Quinnia Hatch worked for North South Florida Rehab, Inc. It was apart time job on an as needed basis. She did filing, data entry and billing. She earned $4,451. She thought she was an employee. North South thought otherwise and sent her Form 1099-MISC. She did not report the income. The IRS sent her a notice for additional income tax and self-employment tax. Interestingly, the IRS appears to have concluded that she was an employee, since the Tax Court noted that they conceded the self employment tax. Of course, she still has to pay income tax on the income. The Tax Court considered sanctioning her for instituting the proceeding for purposes of delay, but let her off with a warning.
Interestingly, if you have been treated as an independent contractor and think that you are really an employee, you do have recourse. You can fileForm 8919. If the IRS agrees with you, you only have to pay the employee share of FICA/Medicare not the self employment tax. You still have to pay the income tax. The filing will make life miserable for your, presumably former, “employer”, so it might turn into a bridge burning exercise.
Whether someone can be treated as an “independent contractor” can be afairly elaborate analysis. I have come up with an easy rule of thumb. If you ask the question, the person is probably an employee.
I recently wrote about Ed and Elaine Brown, whom Ron Paul puts in the same category as Gandhi and Martin Luther King. They refused to surrender when convicted for not filing and paying income tax, stockpiling food and weapons in their New Hampshire home.

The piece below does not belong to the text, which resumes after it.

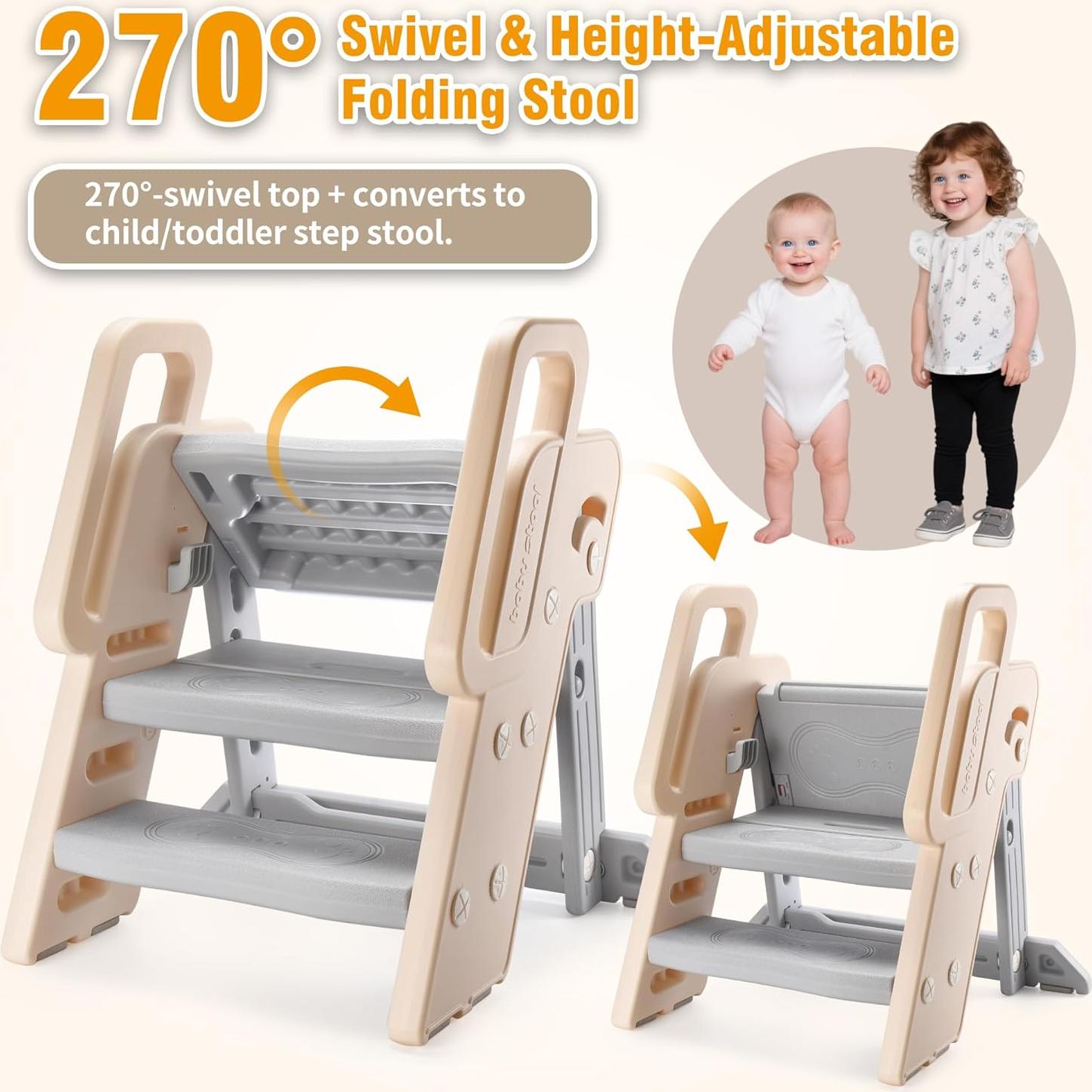 Escalera Plegable para Niños XQIAO - 3 Escalones Antideslizante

They demanded that someone “show them the law”. That exercise got them a few addtional decades of federal housing beyond what they had previously earned. I speculated that they are banking on a pardon from President Ron Paul.

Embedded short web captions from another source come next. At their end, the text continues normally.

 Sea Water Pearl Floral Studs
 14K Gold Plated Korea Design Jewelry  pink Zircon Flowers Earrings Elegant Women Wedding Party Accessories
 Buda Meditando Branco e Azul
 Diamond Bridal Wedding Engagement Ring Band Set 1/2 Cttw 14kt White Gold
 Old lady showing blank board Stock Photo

James Garber is coming from a similar school of thought, but as he is just making a pain of himself in Tax Court, he is not running as big a risk:
In his motion, petitioner contends that respondent has not been able to provide him with “any Section of the IRS code which makes the petitioner LIABLE for the tax imposed in Section 1 of the Code” and that “[i]f the respondent can locate any section of the code which makes the petitioner `liable’ or `required’ to file a return, the petitioner will immediately plead guilty thereby saving the court a great deal of time and money.”

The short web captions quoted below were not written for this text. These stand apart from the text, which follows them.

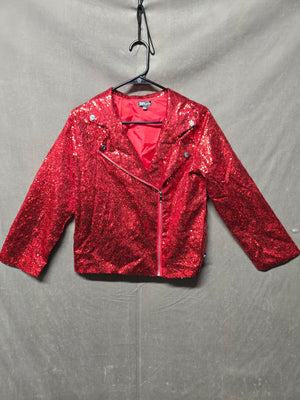 Nickelodeon JoJo's Closet Girls Red Sequin Moto Jacket Size 14/16 XL 1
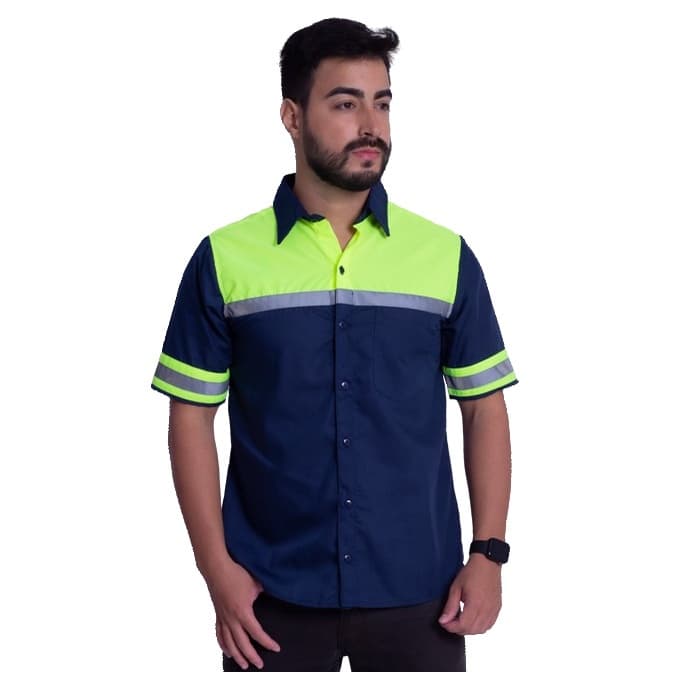 Camisa Manga Curta Refletiva para Uniforme Rodovias Transportadora Vallet Auto Center Loja de Carros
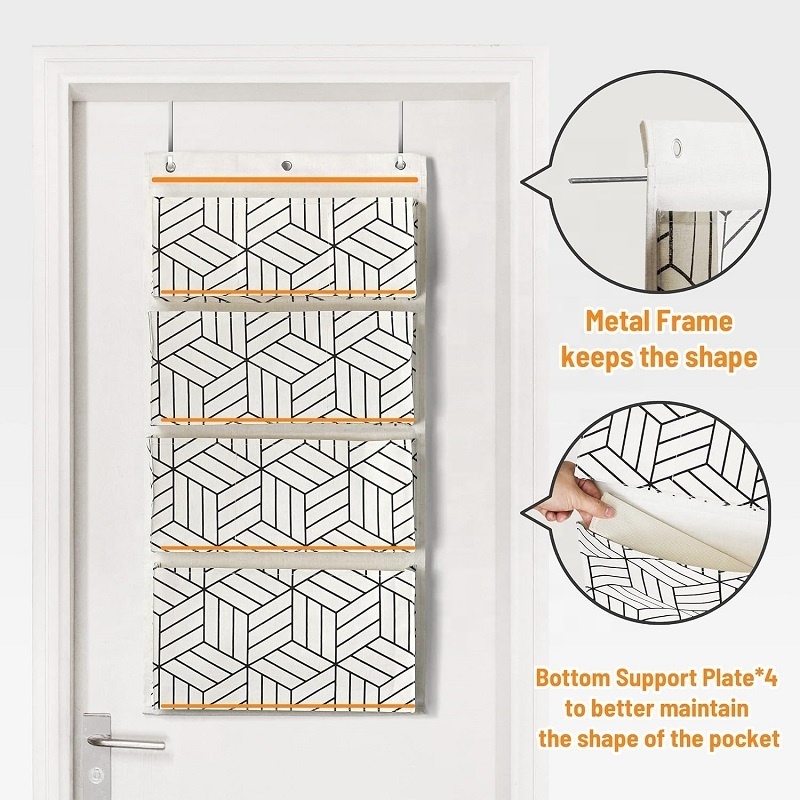 Multi Functional Waterproof Over Door Hanging Storage Bags Linen Cotton Fabric Wall Mount Closet Organizer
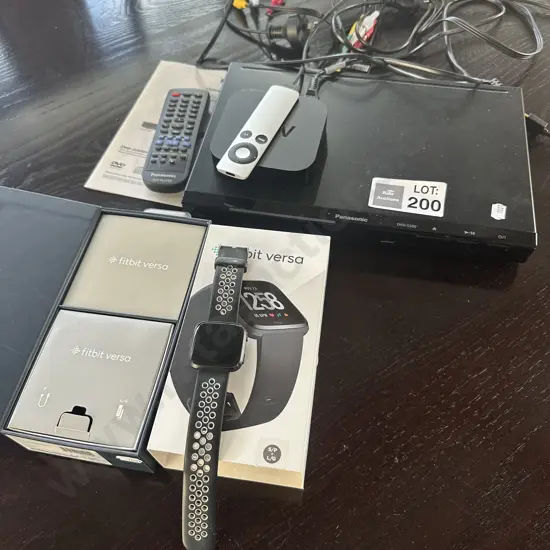 DVD, Apple TV, fitbit versa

The Tax Court lost patience with this stuff a very long time ago:
As we have said of similar arguments on previous occasions, petitioner’s arguments are frivolous and devoid of any basis in the law. We need not refute them with somber reasoning and copious citation of precedent; to do so might suggest that they have some colorable merit.
They could charge him as much as $25,000 for advancing frivolous arguments, but they let him off with $1,000 in addtion to the roughly $2,000 in tax assessments he was appealing. The thing that gets me about the magical thinking going on in these cases is that if there were a conspiracy capable of convincing most Americans that their was a legal income tax, wouldn’t the group behind the conspiracy have the power to make that the law and be done with it ? If you are thinking about embarking on the same path that cost Mr. Garber $1,000 and the Browns the rest of their lives in federal prison, there is something you should check out. It is called Here is The Law That Makes the Average American Liable for Income Tax. They do make one concession:
Over the years and out of literally thousands of tax protestors who have been criminally prosecuted, a very small handful have won acquittals in their criminal trials, by convincing the jury that they were too stupid to understand that they had to pay taxes. But even in these “wins”, such as they were, all those tax protestors remained 100% liable to pay their taxes.
Once again I want to thank fellow forbes contributorJJ MacNab for pointing the site out to me.